2. Occasionally place your clothing and books out in the sunlight.
3. Keep the house clean and tidy.
4. Do not make yourself accustomed to leisure if you desire good health. Do some manual work. The best manual task for women is to use the hand-mill (to grind flour). It keeps the body healthy.
5. When going to meet someone do not sit for too long nor converse at length. This may frustrate or disturb her in her work.
6. All the family members should be particular in fixing a place for everything. This will prevent time being wasted when the object is required.
7. Do not place a bed, chair, utensil, brick, stone or slab on the way. This can injure someone who accidently knocks it, especially in the dark.
8. When anyone tells you to do something, reply immediately either in the affirmative or in the negative so that he/she knows whether you are going to do the task or not.
9. Sprinkle less salt on the food, because if there is less it can always be remedied but if there is an excess it is difficult to correct.

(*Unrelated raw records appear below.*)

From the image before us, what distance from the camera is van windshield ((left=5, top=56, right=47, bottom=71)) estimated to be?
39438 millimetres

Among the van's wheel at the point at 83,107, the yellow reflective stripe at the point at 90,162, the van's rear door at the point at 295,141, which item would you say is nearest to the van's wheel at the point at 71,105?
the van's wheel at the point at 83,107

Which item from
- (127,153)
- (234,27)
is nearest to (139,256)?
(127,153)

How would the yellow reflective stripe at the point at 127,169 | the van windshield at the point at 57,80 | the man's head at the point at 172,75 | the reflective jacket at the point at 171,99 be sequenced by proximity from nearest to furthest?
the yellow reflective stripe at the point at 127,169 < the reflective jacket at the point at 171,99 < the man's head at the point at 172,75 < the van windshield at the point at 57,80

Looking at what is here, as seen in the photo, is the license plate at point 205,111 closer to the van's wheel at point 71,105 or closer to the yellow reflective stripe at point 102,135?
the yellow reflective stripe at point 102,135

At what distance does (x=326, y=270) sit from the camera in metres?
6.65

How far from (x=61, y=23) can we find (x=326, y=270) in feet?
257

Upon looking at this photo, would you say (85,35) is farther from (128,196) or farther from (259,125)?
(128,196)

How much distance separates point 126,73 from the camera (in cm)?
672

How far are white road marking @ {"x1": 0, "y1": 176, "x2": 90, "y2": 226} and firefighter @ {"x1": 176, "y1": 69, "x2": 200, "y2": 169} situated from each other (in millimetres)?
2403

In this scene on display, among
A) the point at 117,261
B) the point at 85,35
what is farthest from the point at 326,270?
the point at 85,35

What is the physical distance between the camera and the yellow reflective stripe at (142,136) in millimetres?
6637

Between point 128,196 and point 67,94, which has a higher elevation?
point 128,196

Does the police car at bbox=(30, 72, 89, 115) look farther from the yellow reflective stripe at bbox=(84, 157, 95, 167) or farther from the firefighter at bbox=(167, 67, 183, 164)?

10. Do not cut chillies and place them in daal or vegetable curry. Grind them instead, because by cutting, the seed remains in the pieces. If any piece comes in the mouth, it burns severely.
11. If you happen to drink water at night, look carefully into the utensil and if there is no light, place a cloth etc. over it before drinking so that no particles go in the mouth.
12. Do not throw a child up in the air jokingly nor let him hang out of the window. This can seriously injure the child.
13. When a utensil is emptied always wash it and place it upside down. When you want to use it again, wash it first.
14. After placing a utensil on the ground when dishing food into it, do not place it on the table or daster khwan without first wiping the bottom.
15. If you are visiting someone at his/her house do not ask for anything. It may be insignificant but it can be embarrassing if the person does not have the required item.
16. Do not spit or clean your nose where other people are sitting. If there is a need, excuse yourself and go to one side.
17. Whilst partaking of meals do not mention something which can offend the listener and make him feel uncomfortable.
18. Do not mention anything in front of a sick person or his family that make them lose hope in his life. He will be heartbroken. Comfort him by saying that Insha-Allah your illness will soon be cured.
19. If you want to mention something about a person while he is also present then do not indicate to him by winking or by gestures. He will unnecessarily be placed in doubt. This can only be done if the statement is permissible in Shariat, otherwise if it is unlawful then to make such a statement will be sinful.
20. Do not gesticulate too much when speaking.
21. Do not clean your nose with your dress or sleeve.
22. Do not cleanse yourself where there is urine and stool. Move one step away to purify yourself.
23. Always dust your shoes before wearing them. There can be a harmful creature inside. Similarly dust your clothes and bed as well.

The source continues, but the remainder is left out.